*** TEXT SECTION ***

# Looking for reviews / information on Summa Sign D750 Pro



## roadhooter (Aug 2, 2009)

I found a used Summa D750 Pro for sale in my area for $500. I haven't seen it yet so I don't know what kind of condition it is in. I believe this is an older model that has been replaced with a newer model.

Does anyone have any experience with this plotter/cutter? What would a new one cost? Are there any software compatibility issues to be concerned with?


----------



## ledpenny (Jul 18, 2007)

I bought a Summa D750 last month, and it does fairly good cutting... often skips first cuts, a nuisance. Communication through the serial port is lacking, which gives, with Summa software, the ability to cut 'in register'. I'm hoping to find a computer guru to activate the 2-way communication capabilities. Summa tech Jason is mainly interested in selling their OverprICed parts(blade cushion, foam, 1/4 inch diameter, $7, serial CABLE, $75). Dale(?) is the one to get advice from.


----------



## mbarton557 (Nov 12, 2009)

I have had 2 of these plotters. The first I bought from Summa and used 8 years. I sold it with my business in 2007 and it was working great. I reopened my business in 2010 and bought a used one from Florida. the people had bought from a going out of business sale. It had problems with skipping. Thay had the wrong blade and bladeholder in it. They had the one for the reflective or thick materials. I purchased a new regular blade holder from Summa, made some minor adjustments with Jason's help at summa and perfect. Then I knocked it off the table and broke the plastic cover. No problem- packing tape and worked great. Then I moved it and shorted it out on the back. The piece to replace it is 125.00. I feel that is all that is wrong with it. I have the stand, media basket and the plotter for sale now and just bought the S75 new from Summa. I love the Summa product and the tech support is great. I have delt with them for 12 years. I also have a Roland PC600. THe thing I do not like about the Roland is that it doesn't track straight. The Summa when connected via the serial port reads the vinyl width and if it is a short piece it measures the length. I do not have to guess. The Summa also has media wheels that run in a track. It cuts STRAIGHT! I would only own a Summa. It is easy to use and precise. I have my Summa for sale for 700.00 including all . It will need repair but for the price much better than the 4500.00 new price. Mine is the 30" model





roadhooter said:


> I found a used Summa D750 Pro for sale in my area for $500. I haven't seen it yet so I don't know what kind of condition it is in. I believe this is an older model that has been replaced with a newer model.
> 
> Does anyone have any experience with this plotter/cutter? What would a new one cost? Are there any software compatibility issues to be concerned with?


----------

*** DATA SUPPLIED ***

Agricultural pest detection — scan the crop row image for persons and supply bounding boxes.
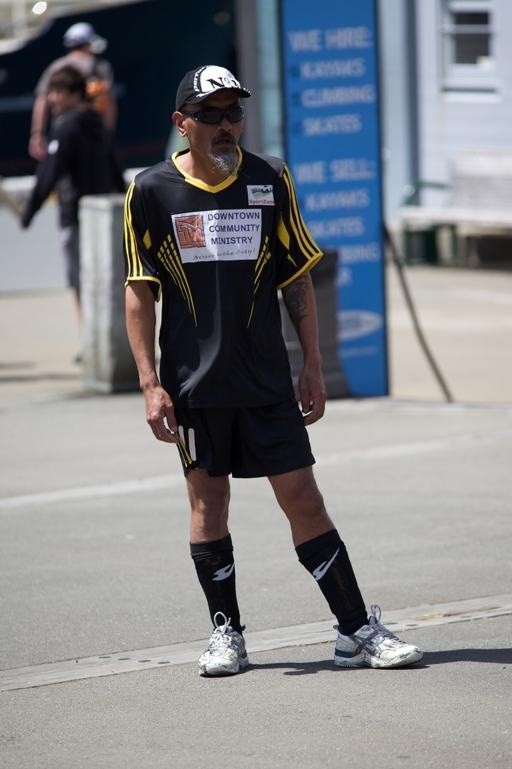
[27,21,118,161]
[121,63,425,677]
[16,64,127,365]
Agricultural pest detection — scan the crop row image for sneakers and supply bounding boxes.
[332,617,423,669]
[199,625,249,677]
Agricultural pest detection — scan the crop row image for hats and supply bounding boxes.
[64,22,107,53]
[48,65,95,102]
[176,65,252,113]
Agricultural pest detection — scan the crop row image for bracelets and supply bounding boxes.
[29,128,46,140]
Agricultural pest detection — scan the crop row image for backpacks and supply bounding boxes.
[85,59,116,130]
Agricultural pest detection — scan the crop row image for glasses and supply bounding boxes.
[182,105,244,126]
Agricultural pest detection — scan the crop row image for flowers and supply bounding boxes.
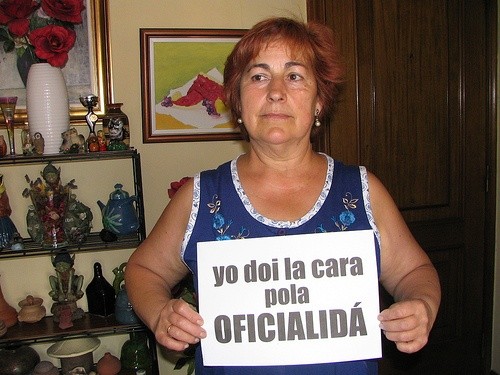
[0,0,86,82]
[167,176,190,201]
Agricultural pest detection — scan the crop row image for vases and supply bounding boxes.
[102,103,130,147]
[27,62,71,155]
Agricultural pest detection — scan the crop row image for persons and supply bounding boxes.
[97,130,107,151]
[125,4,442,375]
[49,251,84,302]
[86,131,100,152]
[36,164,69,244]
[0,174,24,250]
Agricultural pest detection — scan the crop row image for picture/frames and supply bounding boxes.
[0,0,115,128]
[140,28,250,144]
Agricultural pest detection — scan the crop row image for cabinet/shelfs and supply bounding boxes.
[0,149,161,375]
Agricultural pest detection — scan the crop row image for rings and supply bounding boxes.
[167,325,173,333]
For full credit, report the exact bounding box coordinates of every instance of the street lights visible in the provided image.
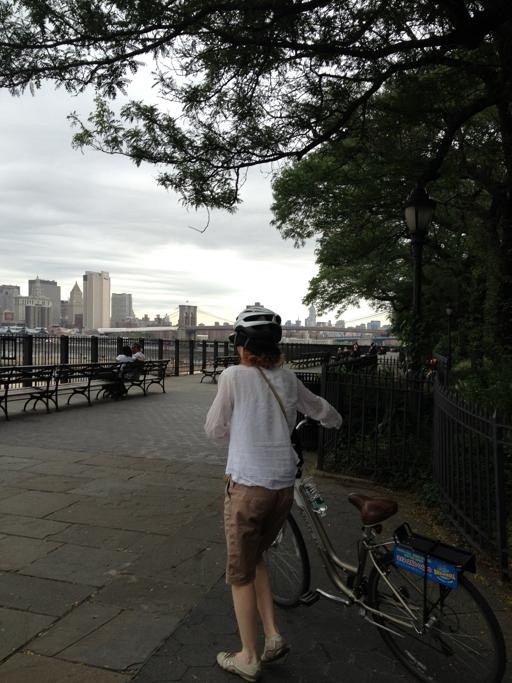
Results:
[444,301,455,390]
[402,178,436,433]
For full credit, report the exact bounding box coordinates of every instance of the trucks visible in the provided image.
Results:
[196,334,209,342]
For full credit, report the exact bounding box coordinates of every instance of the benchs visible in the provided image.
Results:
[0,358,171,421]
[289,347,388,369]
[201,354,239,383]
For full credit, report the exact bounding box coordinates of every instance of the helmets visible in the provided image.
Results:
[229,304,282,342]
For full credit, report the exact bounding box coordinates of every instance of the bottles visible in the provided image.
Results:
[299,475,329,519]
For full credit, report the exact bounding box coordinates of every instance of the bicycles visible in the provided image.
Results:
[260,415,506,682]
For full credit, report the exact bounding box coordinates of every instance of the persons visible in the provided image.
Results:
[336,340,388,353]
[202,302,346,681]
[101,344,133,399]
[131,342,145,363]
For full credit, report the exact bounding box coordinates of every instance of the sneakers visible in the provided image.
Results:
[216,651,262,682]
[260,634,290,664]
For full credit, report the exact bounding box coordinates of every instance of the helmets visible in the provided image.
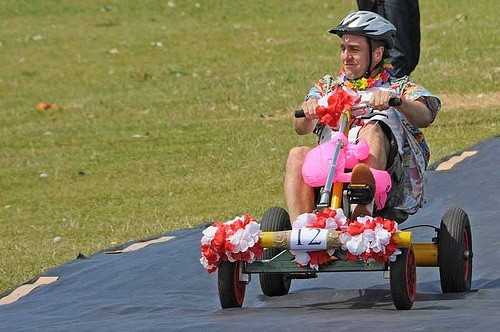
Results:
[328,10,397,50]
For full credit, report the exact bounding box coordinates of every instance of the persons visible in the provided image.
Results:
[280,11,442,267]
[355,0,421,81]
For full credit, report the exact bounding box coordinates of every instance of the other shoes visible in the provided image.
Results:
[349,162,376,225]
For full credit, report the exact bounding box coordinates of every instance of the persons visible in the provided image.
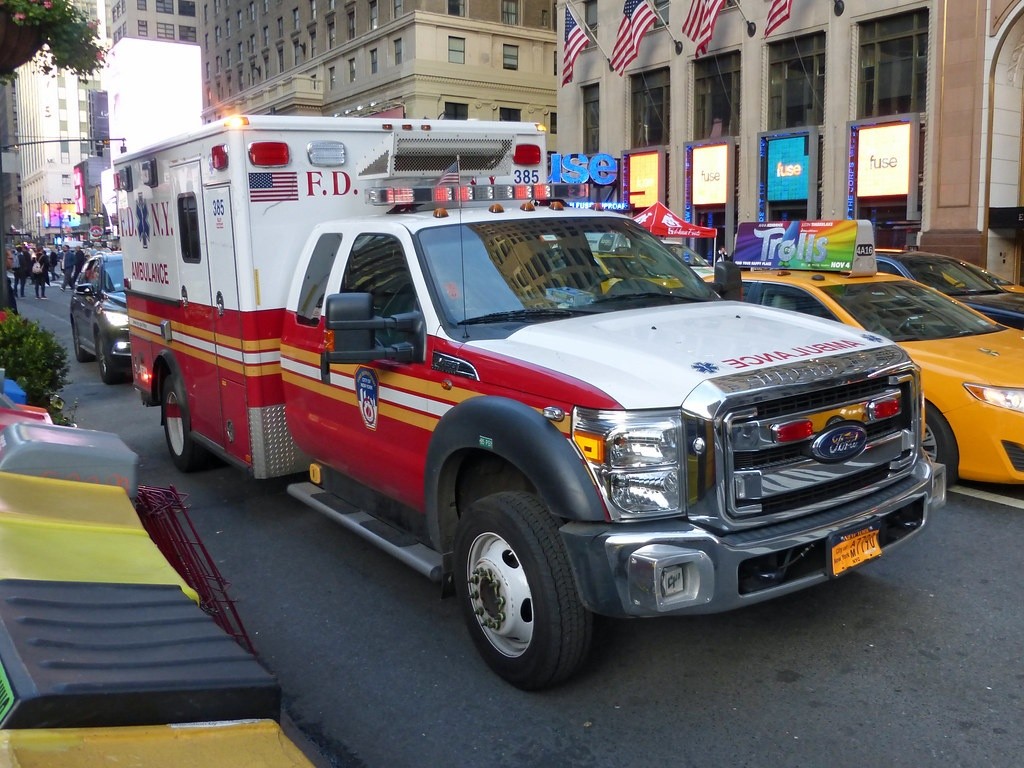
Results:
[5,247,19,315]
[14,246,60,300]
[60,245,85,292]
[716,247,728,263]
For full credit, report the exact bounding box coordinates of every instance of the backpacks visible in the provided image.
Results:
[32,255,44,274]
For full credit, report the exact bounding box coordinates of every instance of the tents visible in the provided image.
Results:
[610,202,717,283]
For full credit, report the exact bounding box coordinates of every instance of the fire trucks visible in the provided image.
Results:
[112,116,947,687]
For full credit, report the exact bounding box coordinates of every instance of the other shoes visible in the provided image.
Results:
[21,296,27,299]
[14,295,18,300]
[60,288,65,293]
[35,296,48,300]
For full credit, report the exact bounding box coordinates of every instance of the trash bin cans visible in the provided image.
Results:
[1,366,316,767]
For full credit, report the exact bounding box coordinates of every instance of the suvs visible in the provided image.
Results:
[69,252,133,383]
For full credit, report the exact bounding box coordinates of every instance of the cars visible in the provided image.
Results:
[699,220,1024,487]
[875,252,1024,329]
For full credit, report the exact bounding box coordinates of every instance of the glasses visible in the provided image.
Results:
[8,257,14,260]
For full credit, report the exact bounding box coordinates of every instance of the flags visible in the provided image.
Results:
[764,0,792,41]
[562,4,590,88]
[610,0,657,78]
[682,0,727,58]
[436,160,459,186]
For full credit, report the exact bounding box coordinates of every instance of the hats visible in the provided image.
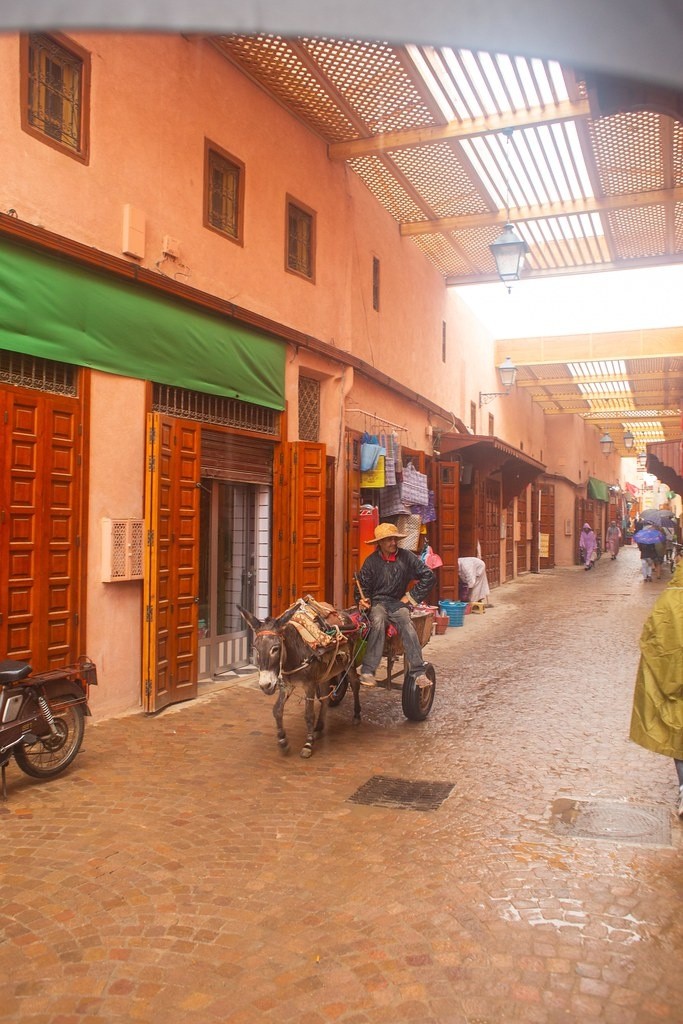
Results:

***

INSTRUCTIONS FOR THE TASK: Decide whether each statement below agrees with the forum thread on the Summa D750 Pro, answering yes or no and quoting the deciding words. (a) mbarton557 gives $125 as the cost of the piece needed to fix the short. (b) ledpenny reports that Summa charges $7 for a serial cable. (c) mbarton557 says the Roland PC600 tracks straight.

FULL ANSWER:
(a) Yes: "The piece to replace it is 125.00."
(b) No: "serial CABLE, $75"
(c) No: "THe thing I do not like about the Roland is that it doesn't track straight."